On a sweltering afternoon at Northward Prison last week, the air was festive and hopes were high at the official opening of the new library and computer lab.
Inmates, prison staff, government officials, private donors and volunteers packed the tent outside the library to accommodate everyone attending the grand opening.
In his address, Minister of Education Rolston Anglin said the library and computer labs are important because they played a big part in an overall programme to rehabilitate prisoners and reduce recidivism.
‘If we can boost an individual’s employability in this way, we can also reduce their likelihood to re-offend, which in turn is a critical element in managing the growth of our prison population,’ said Mr. Anglin.
He added that the library and computer lab are important support services in the prison’s education programmes which also include reading, mathematics, liberal arts, technical subjects and IT.
A library also plays an important role in improving communication and life skills, according prisons commissioner Bill Rattray.
‘Many prisoners discover books and reading for the first time in prison,’ said Mr. Rattray. ‘Some become avid readers, especially since there are few other pastimes available. Reaching out to prisoner ‘school failures’ and finding undiscovered talents through imaginative projects such as the ‘Writer From Within’ encourages creativity,’ he said.
It also provides some prisoners the opportunity to train as library assistants to develop their work skills and enable them to experience responsibility, said Mr. Rattray.
‘These facilities are now a popular and integral part of the regime helping to prepare prisoners for release by offering them a civic facility for leisure, education and information,’ he added.
A team of inmates consisting of carpenters, plumbers, painters and electricians did the bulk of the work to transform an old cellblock into a library and computer lab, according to the inmate librarian Mitchell McCoy.
Mr. McCoy said there were approximately 5,000 titles within the library including books and publications on science, culture, law, mathematics, self-help, and fiction.

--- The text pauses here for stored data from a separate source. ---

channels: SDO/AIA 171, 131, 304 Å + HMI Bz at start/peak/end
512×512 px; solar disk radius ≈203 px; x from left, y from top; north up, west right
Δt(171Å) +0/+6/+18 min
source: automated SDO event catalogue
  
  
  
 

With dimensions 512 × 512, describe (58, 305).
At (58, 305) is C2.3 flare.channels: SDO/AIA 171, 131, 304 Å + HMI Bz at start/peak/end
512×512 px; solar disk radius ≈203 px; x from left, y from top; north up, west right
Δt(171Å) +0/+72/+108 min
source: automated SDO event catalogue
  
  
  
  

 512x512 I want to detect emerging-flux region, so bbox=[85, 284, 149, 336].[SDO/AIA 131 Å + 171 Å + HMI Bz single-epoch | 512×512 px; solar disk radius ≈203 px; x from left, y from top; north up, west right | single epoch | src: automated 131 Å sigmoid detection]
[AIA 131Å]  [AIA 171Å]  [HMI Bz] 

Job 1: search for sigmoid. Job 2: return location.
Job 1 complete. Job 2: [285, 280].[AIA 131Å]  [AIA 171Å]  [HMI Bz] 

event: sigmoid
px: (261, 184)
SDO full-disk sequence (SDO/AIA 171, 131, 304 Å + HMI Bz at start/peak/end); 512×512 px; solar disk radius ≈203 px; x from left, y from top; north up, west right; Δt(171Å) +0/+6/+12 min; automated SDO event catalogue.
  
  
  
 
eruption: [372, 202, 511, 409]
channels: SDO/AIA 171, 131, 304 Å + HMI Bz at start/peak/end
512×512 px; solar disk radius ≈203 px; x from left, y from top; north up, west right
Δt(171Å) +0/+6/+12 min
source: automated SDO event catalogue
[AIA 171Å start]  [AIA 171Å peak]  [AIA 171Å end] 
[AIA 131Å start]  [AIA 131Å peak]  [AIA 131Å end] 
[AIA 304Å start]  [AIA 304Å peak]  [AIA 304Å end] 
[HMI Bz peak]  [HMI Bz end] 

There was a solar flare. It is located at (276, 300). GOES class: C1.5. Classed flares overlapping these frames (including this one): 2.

About one-third of the prison population had signed up for library cards by the time it opened, a strong signal that there is a high demand for these services.
Most of the books were donated by schools, private companies and individuals, including the Cayman Islands Law School, St. Matthews Cayman Islands Medical School, International College of the Cayman Islands, Cayman Islands Humane Society and Cayman Public Library.
A private individual from The Atlantic Group donated 20 new desktop computers for the lab. The computer lab also has four printers and Computer Comfort Zone set up the network system.
Female inmates from Fairbanks Prison, as well as young male offenders at Eagle House, will also be able to use the prison library.